**SHORT TASK**
Pull out every line of the material below that contains the string "rooftop", matching case exactly.

+++ MATERIAL SUPPLIED +++

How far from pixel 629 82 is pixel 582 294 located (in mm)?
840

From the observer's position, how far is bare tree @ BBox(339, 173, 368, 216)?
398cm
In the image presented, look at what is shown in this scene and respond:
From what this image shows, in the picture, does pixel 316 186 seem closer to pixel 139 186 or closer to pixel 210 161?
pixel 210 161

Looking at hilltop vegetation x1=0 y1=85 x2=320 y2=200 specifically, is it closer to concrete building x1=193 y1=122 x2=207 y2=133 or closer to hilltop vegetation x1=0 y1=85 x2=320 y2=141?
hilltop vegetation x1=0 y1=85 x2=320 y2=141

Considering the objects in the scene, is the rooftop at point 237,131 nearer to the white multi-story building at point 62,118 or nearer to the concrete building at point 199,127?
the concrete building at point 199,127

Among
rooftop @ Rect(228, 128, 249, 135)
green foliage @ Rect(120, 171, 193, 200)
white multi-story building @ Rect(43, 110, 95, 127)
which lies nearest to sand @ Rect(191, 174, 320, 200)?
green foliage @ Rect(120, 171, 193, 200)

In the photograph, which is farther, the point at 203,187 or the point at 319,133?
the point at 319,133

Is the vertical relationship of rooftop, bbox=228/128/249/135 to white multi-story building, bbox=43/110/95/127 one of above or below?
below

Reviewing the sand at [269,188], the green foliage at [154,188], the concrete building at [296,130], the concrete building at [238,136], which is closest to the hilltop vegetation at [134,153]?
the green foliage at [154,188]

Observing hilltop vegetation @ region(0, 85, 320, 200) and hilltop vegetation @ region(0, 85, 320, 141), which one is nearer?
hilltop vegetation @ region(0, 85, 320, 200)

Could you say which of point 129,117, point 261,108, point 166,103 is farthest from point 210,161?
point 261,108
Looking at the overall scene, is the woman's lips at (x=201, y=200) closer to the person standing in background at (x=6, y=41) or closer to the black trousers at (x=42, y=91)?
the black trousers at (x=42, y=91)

+++
+++ MATERIAL SUPPLIED +++

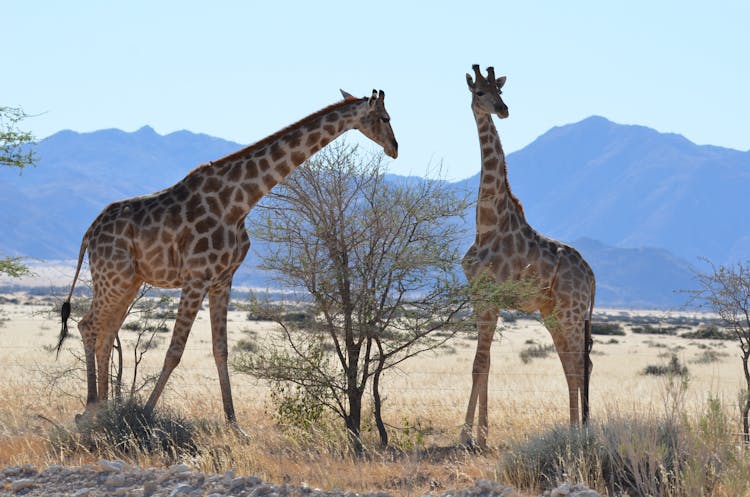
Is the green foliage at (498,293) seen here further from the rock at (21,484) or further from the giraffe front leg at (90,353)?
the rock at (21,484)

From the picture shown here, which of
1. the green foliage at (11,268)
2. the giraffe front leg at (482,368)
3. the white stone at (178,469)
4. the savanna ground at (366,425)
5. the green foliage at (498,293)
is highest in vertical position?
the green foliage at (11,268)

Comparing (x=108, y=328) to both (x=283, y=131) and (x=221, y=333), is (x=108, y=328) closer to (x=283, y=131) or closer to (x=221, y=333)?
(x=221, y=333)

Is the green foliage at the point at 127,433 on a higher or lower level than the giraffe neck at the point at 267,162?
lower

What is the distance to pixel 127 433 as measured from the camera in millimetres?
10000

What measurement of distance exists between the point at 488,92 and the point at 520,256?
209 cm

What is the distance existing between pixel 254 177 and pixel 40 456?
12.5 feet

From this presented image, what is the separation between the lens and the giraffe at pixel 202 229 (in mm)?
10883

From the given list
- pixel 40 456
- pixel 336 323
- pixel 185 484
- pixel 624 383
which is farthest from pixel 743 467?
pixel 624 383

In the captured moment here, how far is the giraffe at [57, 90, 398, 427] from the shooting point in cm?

+++

**THE RESULT**
Considering the objects in the scene, is the rooftop at point 237,131 nearer to the white multi-story building at point 62,118 or nearer to the concrete building at point 199,127?
rooftop @ Rect(228, 128, 249, 135)
Is the vertical relationship of rooftop, bbox=228/128/249/135 to white multi-story building, bbox=43/110/95/127 one of above or below?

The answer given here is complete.